Last Sunday, AOL announced the acquisition of the Huffington Post for $315 million. The acquisition is right in line with the strategy Armstrong has articulated for AOL, and the management team deserves credit for its focus and decisiveness. Time will tell if they overpaid; it's notable that the HuffPo's shareholders took 95% of the purchase consideration in cash even as AOL's stock price is bumping around its all-time lows.
The ensuing press coverage is way out of line with the importance of the deal, probably because $315 million seems like such a big number for a five-year old, controversial and unconventional news site.
But most remarkable about this deal is how "conventional" it really is. AOL is simply amassing a stable of media titles under one umbrella, with the hope that it can figure out some scale economies before the cash flow from its dying ISP business runs dry. Michael Wolff has a pithy column on this topic here.
AOL is unabashedly becoming a content farm, much like the recently IPO'ed Demand Media. But with HuffPo and some of its other brands, AOL seems to think it can slap a brand name on its product (think "Chiquita" or "Sunkist") and get a small premium compared to generic produce. This may be a survival strategy, but it lacks the scalability to make it a big winner online.
After all, there are other brand name content providers on the internet, and this strategy hasn't really worked for them either. The websites of most metro newspapers in the US offer some pretty high caliber content, but revenue and a profitable business model remain elusive. The problem is not solved by replacing so-called "high priced" talent -- go ask a journalist how well she gets paid -- with low-cost freelancers generating search-engine optimized ad bait, because that's not the problem.
The problem is that, on the internet, there's a lot less value to the curation and aggregation of content (and ads) than there was in the pre-internet days when your local newspaper had a quasi-monopoly on the process. (See related post here). The value created by "organizing the internet" is captured by search sites like Google and social media sites like Facebook and Twitter that direct users to relevant content.
Take a look at the following graph, which plots "enterprise value" (the value of all of a company's stock, plus its net debt) against revenue for various companies.
|(Click on chart to enlarge)|
Then there are some traditional newspaper companies, the New York Times (NYT) and McClatchy (MNI). These two publicly listed companies are mostly "pure play" newsgathering companies working through the transition to the online world. Clustered among them are Demand Media (DMD), AOL and HuffPo, online media companies pursuing a distinctly conventional approach to curating and aggregating content.

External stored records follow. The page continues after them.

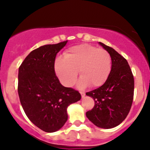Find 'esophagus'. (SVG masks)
<instances>
[{
  "instance_id": "obj_1",
  "label": "esophagus",
  "mask_w": 150,
  "mask_h": 150,
  "mask_svg": "<svg viewBox=\"0 0 150 150\" xmlns=\"http://www.w3.org/2000/svg\"><path fill=\"white\" fill-rule=\"evenodd\" d=\"M80 93L81 94V96H82V98L85 97V92H82V91H80Z\"/></svg>"
}]
</instances>
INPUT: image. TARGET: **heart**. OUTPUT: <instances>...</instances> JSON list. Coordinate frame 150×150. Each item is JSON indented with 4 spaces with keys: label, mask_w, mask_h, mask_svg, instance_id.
I'll use <instances>...</instances> for the list:
<instances>
[{
    "label": "heart",
    "mask_w": 150,
    "mask_h": 150,
    "mask_svg": "<svg viewBox=\"0 0 150 150\" xmlns=\"http://www.w3.org/2000/svg\"><path fill=\"white\" fill-rule=\"evenodd\" d=\"M55 70L65 87H71L75 83L79 71L81 86L89 85L91 87H97L102 85L109 76L111 57L104 49L81 44L67 50L64 59L58 58Z\"/></svg>",
    "instance_id": "heart-1"
}]
</instances>
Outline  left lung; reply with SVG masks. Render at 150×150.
Segmentation results:
<instances>
[{
	"label": "left lung",
	"mask_w": 150,
	"mask_h": 150,
	"mask_svg": "<svg viewBox=\"0 0 150 150\" xmlns=\"http://www.w3.org/2000/svg\"><path fill=\"white\" fill-rule=\"evenodd\" d=\"M111 57V70L103 85L86 92L94 106L86 116L96 126L112 128L125 119L134 96V77L128 61L113 48L99 42Z\"/></svg>",
	"instance_id": "8db88e82"
}]
</instances>
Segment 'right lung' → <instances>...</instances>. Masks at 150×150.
<instances>
[{"mask_svg":"<svg viewBox=\"0 0 150 150\" xmlns=\"http://www.w3.org/2000/svg\"><path fill=\"white\" fill-rule=\"evenodd\" d=\"M67 41L33 50L19 68L18 91L25 114L41 130L56 132L68 120L67 108L80 100L78 91L65 87L55 73L56 54Z\"/></svg>","mask_w":150,"mask_h":150,"instance_id":"add662e5","label":"right lung"}]
</instances>
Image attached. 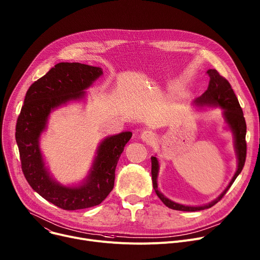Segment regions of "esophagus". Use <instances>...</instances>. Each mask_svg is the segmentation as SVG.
<instances>
[{
	"label": "esophagus",
	"mask_w": 260,
	"mask_h": 260,
	"mask_svg": "<svg viewBox=\"0 0 260 260\" xmlns=\"http://www.w3.org/2000/svg\"><path fill=\"white\" fill-rule=\"evenodd\" d=\"M141 139L143 141H145L146 143H153V141L155 140V135L153 132L151 131H143L141 134Z\"/></svg>",
	"instance_id": "34e87169"
}]
</instances>
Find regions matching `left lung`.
Returning a JSON list of instances; mask_svg holds the SVG:
<instances>
[{"instance_id":"1","label":"left lung","mask_w":260,"mask_h":260,"mask_svg":"<svg viewBox=\"0 0 260 260\" xmlns=\"http://www.w3.org/2000/svg\"><path fill=\"white\" fill-rule=\"evenodd\" d=\"M207 74L210 77L209 86L197 100L196 103L199 106H218L222 109H224L223 115L226 118L227 123L231 127V129L234 133L235 137V147L237 152L238 158V166L237 170L233 179L231 180L230 184L226 188V190L212 203L201 206V207H191V206H184L177 204L165 198L159 190H158V172H159V161L155 157H151V178H152V186L155 193L159 197V199L164 203L165 206L168 208L174 210H180V211H200L204 209H208L210 207L214 206L224 194L227 193L229 188L232 186L234 181L236 180L237 176L243 170L246 162L247 157V142H246V134H247V124L246 120L244 117L243 110L240 108V105L238 102V99L232 89L230 82L222 77L214 69H210L207 71Z\"/></svg>"}]
</instances>
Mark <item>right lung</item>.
I'll return each instance as SVG.
<instances>
[{"instance_id":"obj_1","label":"right lung","mask_w":260,"mask_h":260,"mask_svg":"<svg viewBox=\"0 0 260 260\" xmlns=\"http://www.w3.org/2000/svg\"><path fill=\"white\" fill-rule=\"evenodd\" d=\"M102 74L98 67L59 62L28 89L16 121L15 140L23 174L33 190L63 210H78L99 205L114 188L115 170L131 132L111 136L100 144L90 175L79 187H64L52 180L45 167L39 138L52 109L81 98L83 90Z\"/></svg>"}]
</instances>
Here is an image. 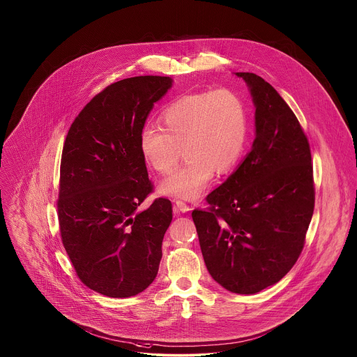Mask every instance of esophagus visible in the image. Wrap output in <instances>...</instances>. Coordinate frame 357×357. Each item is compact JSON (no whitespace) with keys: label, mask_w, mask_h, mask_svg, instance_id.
Segmentation results:
<instances>
[{"label":"esophagus","mask_w":357,"mask_h":357,"mask_svg":"<svg viewBox=\"0 0 357 357\" xmlns=\"http://www.w3.org/2000/svg\"><path fill=\"white\" fill-rule=\"evenodd\" d=\"M190 210H191V207L185 204V202L174 201V211H177V213H187Z\"/></svg>","instance_id":"1"}]
</instances>
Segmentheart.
<instances>
[{
	"instance_id": "heart-1",
	"label": "heart",
	"mask_w": 357,
	"mask_h": 357,
	"mask_svg": "<svg viewBox=\"0 0 357 357\" xmlns=\"http://www.w3.org/2000/svg\"><path fill=\"white\" fill-rule=\"evenodd\" d=\"M163 128L144 125L140 149L155 172L170 173L183 151L185 163L159 187L160 194L195 199L210 184L214 172L227 173L238 163L248 137V112L242 98L220 88L184 95L169 102Z\"/></svg>"
}]
</instances>
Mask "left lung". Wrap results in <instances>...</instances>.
<instances>
[{
    "instance_id": "left-lung-1",
    "label": "left lung",
    "mask_w": 357,
    "mask_h": 357,
    "mask_svg": "<svg viewBox=\"0 0 357 357\" xmlns=\"http://www.w3.org/2000/svg\"><path fill=\"white\" fill-rule=\"evenodd\" d=\"M236 75L253 96L255 143L192 220L211 278L232 293L255 294L278 283L301 255L314 183L309 142L296 114L261 77Z\"/></svg>"
}]
</instances>
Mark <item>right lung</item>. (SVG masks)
<instances>
[{
    "mask_svg": "<svg viewBox=\"0 0 357 357\" xmlns=\"http://www.w3.org/2000/svg\"><path fill=\"white\" fill-rule=\"evenodd\" d=\"M170 86L159 75L108 85L74 119L63 146L61 242L81 282L107 297L136 296L158 273L173 210L165 198L137 210L153 191L140 132Z\"/></svg>",
    "mask_w": 357,
    "mask_h": 357,
    "instance_id": "1",
    "label": "right lung"
}]
</instances>
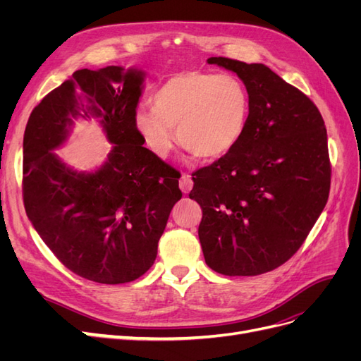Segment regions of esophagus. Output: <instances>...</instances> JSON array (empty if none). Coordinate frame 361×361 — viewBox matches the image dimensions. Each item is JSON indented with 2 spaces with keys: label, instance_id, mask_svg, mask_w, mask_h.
Returning a JSON list of instances; mask_svg holds the SVG:
<instances>
[{
  "label": "esophagus",
  "instance_id": "1",
  "mask_svg": "<svg viewBox=\"0 0 361 361\" xmlns=\"http://www.w3.org/2000/svg\"><path fill=\"white\" fill-rule=\"evenodd\" d=\"M179 187L182 190V192H185V194H188L191 191V188H192V179H191L190 174H187V173L182 174V178L179 180Z\"/></svg>",
  "mask_w": 361,
  "mask_h": 361
}]
</instances>
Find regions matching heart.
<instances>
[{"label": "heart", "instance_id": "b5f03b06", "mask_svg": "<svg viewBox=\"0 0 361 361\" xmlns=\"http://www.w3.org/2000/svg\"><path fill=\"white\" fill-rule=\"evenodd\" d=\"M250 96L233 75L183 71L171 75L154 94V108L140 106L137 133L159 158L179 143L200 159L228 154L244 135Z\"/></svg>", "mask_w": 361, "mask_h": 361}]
</instances>
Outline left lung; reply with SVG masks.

Finally, I have added Yahoo! (YHOO), which is a bit of a tweener and the company AOL probably aspires to be... or to be acquired by. (see Note 1.)
Note that the axes are logarithmic scales. Adjusted for company size (since valuation is highly dependent on expected growth and hyper-growth gets harder as a company gets larger) market valuations are roughly 10x greater for the scalable businesses than for the content aggregation businesses. This is not surprising, since the scale economies in these businesses provide meaningful growth opportunities at enviable profit margins, something that investors used to say about newspapers.
I expect AOL will continue to acquire as its bank account and stock price permit and a merger with Demand Media would be a way to add acreage to the content farm, while eliminating the temptation for both companies to over-produce and drive down the value of their ad inventory. One can even imagine AOL merging with a traditional media company so long as the merger partner could suffer the inevitable comparisons with the ill-fated AOL-Time Warner merger a decade ago.
(Note 1. I have reduced YHOO"s enterprise value by approximately $7.5 billion, my estimate of the after-tax value of YHOO's passive investments in Alibaba and Yahoo! Japan in order to show a "pure play" value for the company.)